▶ [Task requirements] Which lines in the material below contain the string "post", with case counting? Copy each of those lines in full.

▶ [Exercise inputs]

____

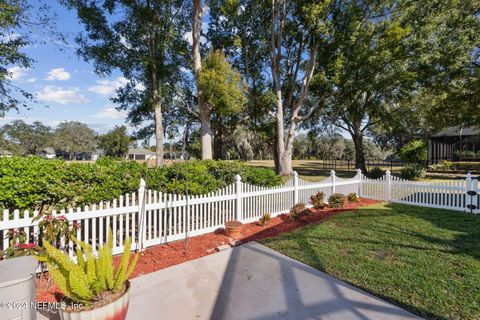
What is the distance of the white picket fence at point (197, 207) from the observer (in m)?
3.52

____

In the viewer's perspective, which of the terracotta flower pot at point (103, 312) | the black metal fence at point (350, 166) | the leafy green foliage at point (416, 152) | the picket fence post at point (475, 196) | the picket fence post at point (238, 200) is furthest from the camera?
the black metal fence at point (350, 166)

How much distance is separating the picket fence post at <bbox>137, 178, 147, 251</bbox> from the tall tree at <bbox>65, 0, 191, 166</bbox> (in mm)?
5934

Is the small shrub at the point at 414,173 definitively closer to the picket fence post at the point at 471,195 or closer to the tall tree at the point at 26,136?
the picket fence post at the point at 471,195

____

▶ [Completed task]
In the viewer's perspective, which of the terracotta flower pot at point (103, 312) | the black metal fence at point (350, 166) | the leafy green foliage at point (416, 152) | the picket fence post at point (475, 196) | the picket fence post at point (238, 200) is furthest from the camera?
How much distance is separating the picket fence post at <bbox>137, 178, 147, 251</bbox> from the tall tree at <bbox>65, 0, 191, 166</bbox> (in mm)?
Is the small shrub at the point at 414,173 definitively closer to the picket fence post at the point at 471,195 or closer to the tall tree at the point at 26,136?
the picket fence post at the point at 471,195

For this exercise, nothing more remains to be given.